California native and lifelong horsewoman Margaret Ransom is a graduate of the University of Arizona’s Race Track Industry Program. She got her start in racing working in the publicity departments at Calder Race Course and Hialeah Park, as well as in the racing office at Gulfstream Park in South Florida. She then spent six years in Lexington, KY, at BRISnet.com, where she helped create and develop the company’s popular newsletters: Handicapper’s Edge and Bloodstock Journal.
After returning to California, she served six years as the Southern California news correspondent for BloodHorse, assisted in the publicity department at Santa Anita Park and was a contributor to many other racing publications, including HorsePlayer Magazine and Trainer Magazine. She then spent seven years at HRTV and HRTV.com in various roles as researcher, programming assistant, producer and social media and marketing manager.
She has also walked hots and groomed runners, worked the elite sales in Kentucky for top-class consignors and volunteers for several racehorse retirement organizations, including CARMA.

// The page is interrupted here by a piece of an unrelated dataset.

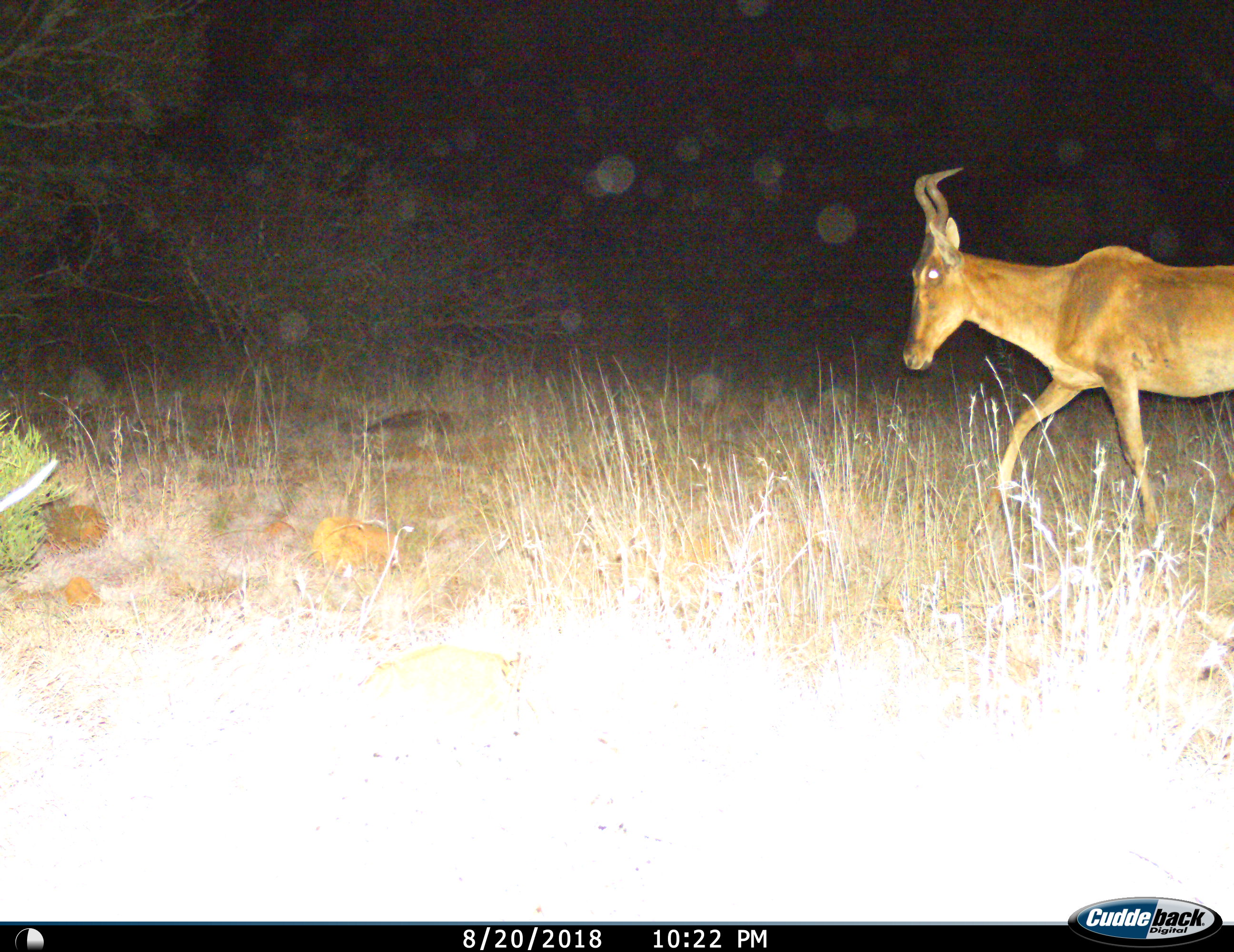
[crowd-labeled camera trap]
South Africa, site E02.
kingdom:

In 2016, Margaret was the recipient of the prestigious Stanley Bergstein Writing Award, sponsored by Team Valor, and was an Eclipse Award honorable mention for her story, “The Shocking Untold Story of Maria Borell,” which appeared on USRacing.com. The article and subsequent stories helped save 43 abandoned and neglected Thoroughbreds in Kentucky and also helped create a new animal welfare law known as the “Borell Law.”
Margaret’s very first Breeders’ Cup was at Hollywood Park in 1984 and she has attended more than half of the Breeders’ Cups since. She counts Holy Bull and Arrogate as her favorite horses of all time. She lives in Pasadena with her longtime beau, Tony, two Australian Shepherds and one Golden Retriever.